The mobile clinic will also offer telemedicine clinics, and can be followed by a car so that the health care team can make home visits where needed.
“You see grant after grant after funding announcement, more toward hospitals, more toward patient care, more toward major urban centres, and not to say that isn’t valuable, but it’s forgotten so often the real, community-based mental health,” said Veitch. “Going into people’s homes where they are at in their communities, and meeting them where they’re at, where they’re most vulnerable or struggling the most, being able to get outreach to them is going to prove so valuable.”
Veitch said he believes “wholeheartedly the uptake on this program will be very, very high,” in Haliburton County.
“It’s a program that will benefit exactly that type of catchment, and that’s the design, to target rural populations that are missed,” he said. “Haliburton, of all the four counties we serve, is the perfect example of why this bus program needs to be done. Because you think about how sparse and remote – Dorset and West Guilford and Wilberforce – how far are these people having to drive in just to get an hour appointment? Now we’ve got services going out to them and parking in these locations, making things accessible. This is super exciting, at least from my perspective.”
Michael Tibollo, associate minister of mental health and addictions, spoke with the Times last Thursday.

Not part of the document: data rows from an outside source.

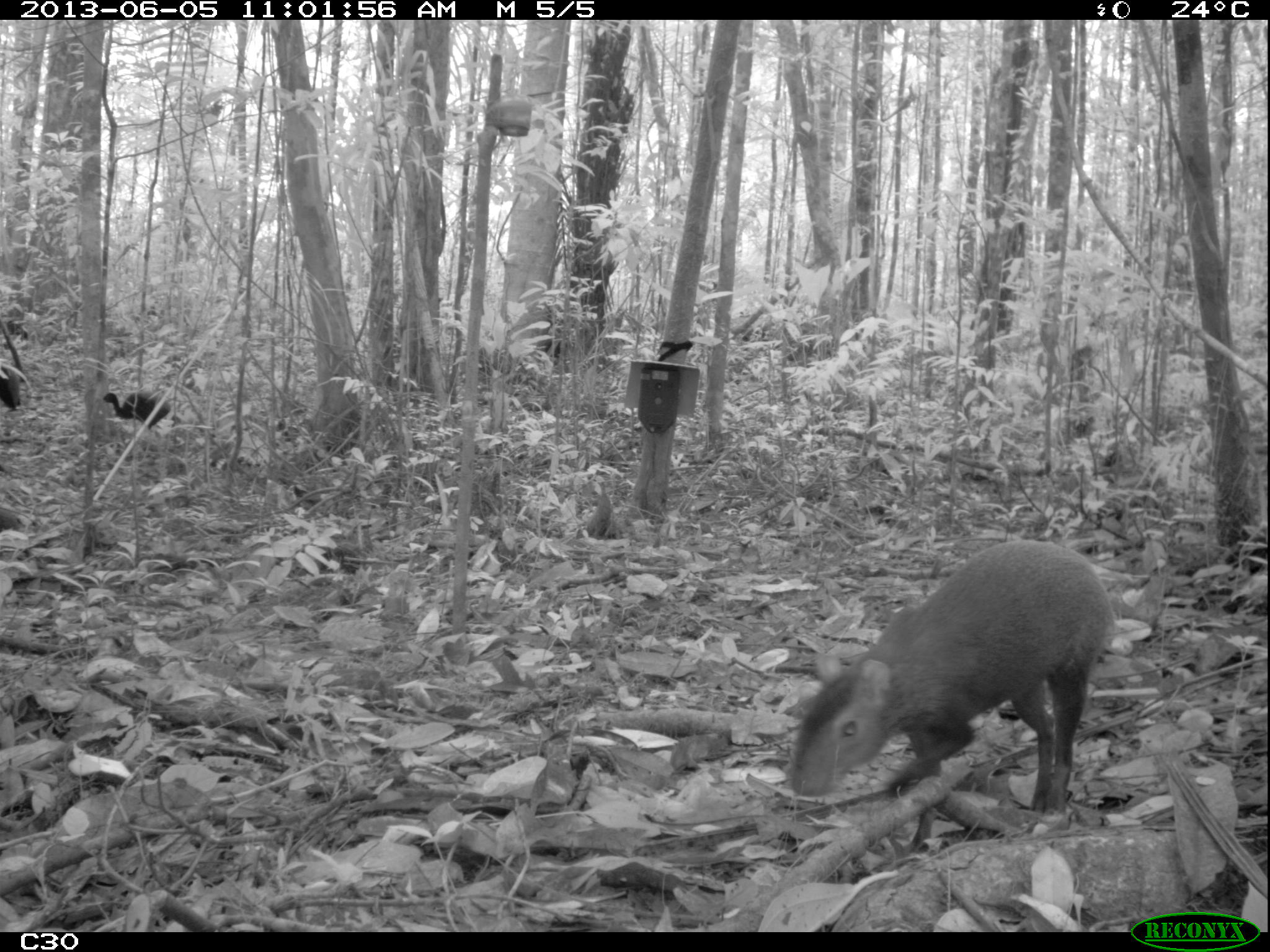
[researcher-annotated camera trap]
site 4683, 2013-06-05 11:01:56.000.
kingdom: Animalia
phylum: Chordata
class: Aves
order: Gruiformes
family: Psophiidae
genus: Psophia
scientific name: Psophia crepitans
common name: gray-winged trumpeter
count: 3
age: adult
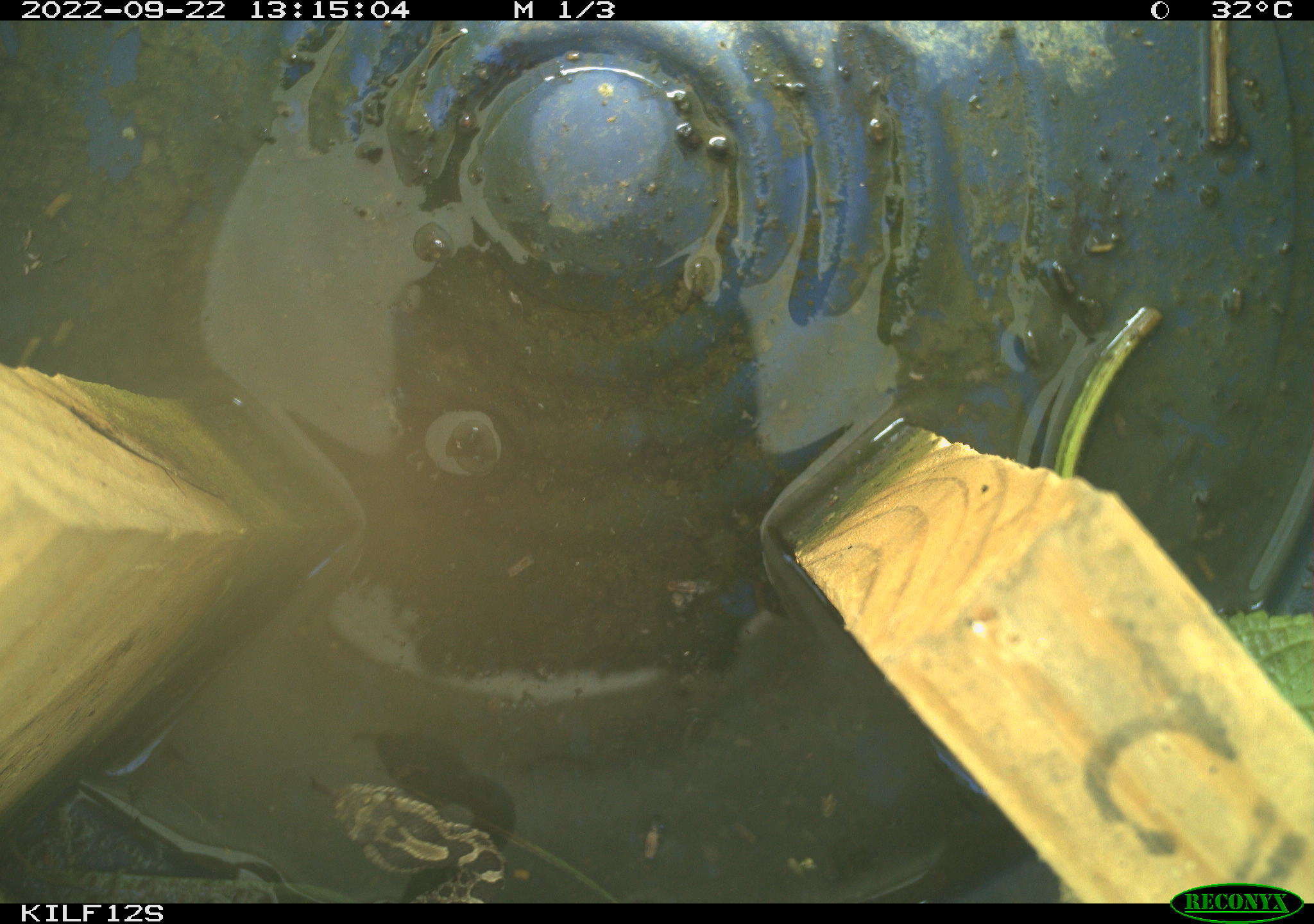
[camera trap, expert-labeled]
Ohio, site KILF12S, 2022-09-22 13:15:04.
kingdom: Animalia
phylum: Chordata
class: Reptilia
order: Squamata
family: Viperidae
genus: Sistrurus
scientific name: Sistrurus catenatus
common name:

He said one of his concerns after becoming minister was how he would deliver services in remote communities, a challenge he said that “really hit home” for him after a visit to Thunder Bay and Red Rock, which he said “wasn’t even on the map” and with road signs noting the next city was 450 kilometres, and then 850 kilometres away.
“So I was scratching my head saying, how am I ever going to be able to deliver quality services to all of the people in Ontario when I have these vast distances that have to be covered, and some communities are small, we don’t have funding for bricks and mortar,” he said. Soon after, seeing the MOBYSS in action, he was inspired to launch the mobile units.
“The outcomes are going to be measured very quickly as to the impact it has on our hospitals, because people really will be getting care close to home and not need to be using the emergency rooms, and of course the other outcome is how they feel after having these services delivered to them, the number of people are going to access them, and what the outcomes are based on their review of the process once they’re engaged in it,” he said.
“This is for me exciting because I know there is a huge need,” he said. “I am convinced – I will go on record now – by saying these will be incredibly successful based on what I’ve seen in the operation with York and South Simcoe, this is not being set up to be a one-time deal. This is in our multi-year planning, and so our intention is to fund these and to move them … I think what you’ll find is that this is a foundational piece that will allow us to do much more from these particular units.”
Funding for the project comes from the government’s Roadmap to Wellness with $175 million in new annualized funding for mental health and addictions services being included in the 2021 budget.